Ну, вот, выдумал, например, издевку: денщика французскому языку обу-
чать. Это Непротошнова-то! Да он все и русские слова позабудет, как пе-
ред Шмитом стоит, а тут: французский. Все французы эти поганые накурале-
сили: Тихменя на тот свет отправили, а Шмиту в сумасшедшую башку взбрела
этакая, вот, штука...
Черноусый, черноглазый, молодец Непротошнов, а глаза - рыбьи, стоит
перед Шмитом и трясется:
- Н-не могу знать, ваше-скородь, п-позабыл...
- Я тебе сколько раз это слово вбивал. Ну, а как "позабыл", а?
Молчание. Слышно: у Непротошнова коленки стучат друг об дружку.
- Ну-у?
- Жуб... жубелье, ваше-скородь...
- У-у, - немырь! К завтрему, чтоб на зубок знал. Пошел!
Сидит Непротошнов на кухне, повторяет проклятые бусурманские слова, в
голове жернова стучат, путается, дрожит. Слышит, чьи-то шаги - и вскаки-
вает, как заводной, и стоит - аршин проглотил. Со страху-то и не видит,
что не Шмит пришел, а пришла барыня, Марья Владимировна.
- Ну, что ты, Непротошнов, а? Ну, что ты, что ты?
И гладит его по стриженой солдатской голове. Непротошнов хочет пой-
мать, взять ее маленькую ручку, да смелости не хватает, так при хотеньи
одном и остается.
- Барыня милая... Барыня милая! Ведь я все - ведь я все-всешеньки...
Не слепой я...
Маруся вернулась в столовую. Глаза у ней горели, что-то сказать. Но
только взглянула на Шмита - разбилась об его сталь. Опустила глаза, по-
корная. Забыла все гневные слова.
Шмит сидел не читая, так. Он никогда не читает теперь не может. Сидит
с папиросой, мучительно зацепился глазами за одну точку - вот, за гране-
ную подвеску на лампе. И так трудно неимоверно на Марусю взглянуть.
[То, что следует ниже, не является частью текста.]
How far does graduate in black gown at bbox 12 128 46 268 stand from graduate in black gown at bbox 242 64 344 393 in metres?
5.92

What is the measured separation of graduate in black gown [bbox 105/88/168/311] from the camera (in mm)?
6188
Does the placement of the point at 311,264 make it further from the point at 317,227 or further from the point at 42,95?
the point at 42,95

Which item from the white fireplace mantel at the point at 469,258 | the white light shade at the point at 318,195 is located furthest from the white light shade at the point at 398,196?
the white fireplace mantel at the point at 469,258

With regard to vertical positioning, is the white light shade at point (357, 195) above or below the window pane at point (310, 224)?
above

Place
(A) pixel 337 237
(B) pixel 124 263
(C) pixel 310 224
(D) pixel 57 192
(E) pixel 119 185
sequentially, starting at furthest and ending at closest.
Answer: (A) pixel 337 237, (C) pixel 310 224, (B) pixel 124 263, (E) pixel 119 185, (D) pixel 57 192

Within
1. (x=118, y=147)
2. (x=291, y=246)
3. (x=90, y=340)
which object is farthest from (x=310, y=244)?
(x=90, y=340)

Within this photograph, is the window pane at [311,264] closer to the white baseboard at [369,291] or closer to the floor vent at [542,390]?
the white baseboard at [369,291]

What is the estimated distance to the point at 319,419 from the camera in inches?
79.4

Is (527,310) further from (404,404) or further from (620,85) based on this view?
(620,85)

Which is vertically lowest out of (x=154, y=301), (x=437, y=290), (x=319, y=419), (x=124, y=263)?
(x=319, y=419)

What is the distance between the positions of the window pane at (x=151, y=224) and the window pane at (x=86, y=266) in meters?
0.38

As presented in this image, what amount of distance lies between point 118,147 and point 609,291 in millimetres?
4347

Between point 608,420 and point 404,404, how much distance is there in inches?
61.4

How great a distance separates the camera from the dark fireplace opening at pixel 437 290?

- Ну? О Непротошнове, конечно? - усмехнулся Шмит.
Подошел к Марусе вплотную.
- Как я тебя...
И замолк. Только стиснул больно ее руки повыше локтей: завтра будут
здесь синяки.
На худеньком ребячьем теле у Маруси много теперь цветет синяков - от
Шмитовых злых ласк. Все неистовей, все жесточе с ней Шмит. И всегда одно
и то же: плачет, умирает, бьется она в кольце Шмитовых рук. А он - пьет
сладость ее умираний, ее слез, своей гибели. Нельзя, некуда спастись ей
от Шмита, и хуже всего: не хочется спастись. Вот сказала намедни на балу
Андрею Иванычу - сорвалось же такое: "убейте Шмита". И не знает покою
теперь: а вдруг?
Не забыл Андрей Иваныч тех Марусиных слов, каждый вечер вспоминал их.
Каждый вечер - один и тот же мучительный круг, замыкаемый Шмитом. Если б
Шмит не мучил Марусю; если б Шмит не захватил его тогда у замерзшего ок-
на; если б Шмит на балу не...
Главное, тогда не было бы вот этого, что уж стало привычно-нужным:
каждый вечер перед Андреем Иванычем не стоял бы Гусляйкин, не ухмылялся
бы бланманжейной своей физией, не рассказывал бы...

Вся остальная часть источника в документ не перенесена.